Zapadła cisza. Wszyscy zwrócili wzrok na Norwega, bawiącego się sznurkami od jasno błękitnej bluzy. Blond włosy opadały mu na twarz, jednak w żaden sposób nie próbował ich z niej odgarnąć.

Tak samo traktował to spotkanie. Obojętnie. Przyszedł, bo musiał. Nie chciał stwarzać problemów, robić z siebie ofiarę. Osobę, która zupełnie postradała zmysły i racjonalny umysł. Ta rozmowa z Maćkiem mu nie pomogła. Wyjawiając mu tajemnice, którą skrywał miał nadzieję, że poczuje się lepiej. Tak się nie stało. Poczuł się nawet gorzej.

Myśl, że jego przyjaciel, przyjaciel Johanna stoi za tymi morderstwami budziła w nim lęk, ale i smutek. Nie przypuszczał, że Halvor byłby w stanie coś takiego zrobić. Na codzień zabawny, pewny siebie, przykuwający uwagę swoim szerokim uśmiechem, którym zarażał innych. Zdobywał coraz wiecej fanów. Stawał się popularniejszy, umacniając swoją pozycję wśród fanek, ale również w kadrze. Widać było, że kocha sport, a każdy oddany skok sprawiał mu przyjemność.

Czego mu więc brakowało? Co go skłoniło do tego? Chciał sprawiać innym ból, cierpienie? To mu właśnie sprawiało prawdziwą przyjemność? Musiałby być wtedy odmiennym człowiekiem, co Daniel byłby w stanie odkryć. A może Granerud tak dobrze to ukrywał?

- Daniel? - głos Petera sprawił, że Tande niechętnie przeniósł wzrok ze swojej bluzy na Słoweńca. - Chciałbyś coś powiedzieć?

- Halvor Egner Granerud - bez żadnych emocji wyrecytował. - Norweski skoczek narciarski, lat 22, zamieszkały w Norwegii. To on jest mordercą.

- Co? Jak to?

Zapanował chaos. Skoczkowie starali się dowiedzieć więcej, zadając Danielowi masę pytań. Nie odpowiadał na nie. Ponownie wrócił do wykonywanej przez siebie wcześniej czynności, zupełnie odcinając się od otaczającego go tłumu.

Nie potrzebnie powiedział. Teraz nie dadzą mu spokoju.

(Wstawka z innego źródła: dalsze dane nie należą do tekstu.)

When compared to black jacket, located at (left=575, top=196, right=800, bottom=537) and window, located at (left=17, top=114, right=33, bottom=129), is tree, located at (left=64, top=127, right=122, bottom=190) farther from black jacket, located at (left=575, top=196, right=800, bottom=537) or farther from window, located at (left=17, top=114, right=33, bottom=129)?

Skoro wyjawił tożsamość mordercy, będą drążyć temat dalej. A on chce tylko spokoju. Czy tak dużo wymaga?

- Przestańcie! - krzyknął, podnosząc się z miejsca. Założył kaptur na głowę, po czym mówił dalej. - Wiemy kto, ale nadal nie wiemy dlaczego! Odpowiedź nie jest nam cały czas znana, a Granerud nie pracuje sam. Nie dałby rady wszystko zrobić. W tak krótkim czasie. Co chciałem powiedzieć, powiedziałem. Proszę, teraz zostawcie mnie teraz samego.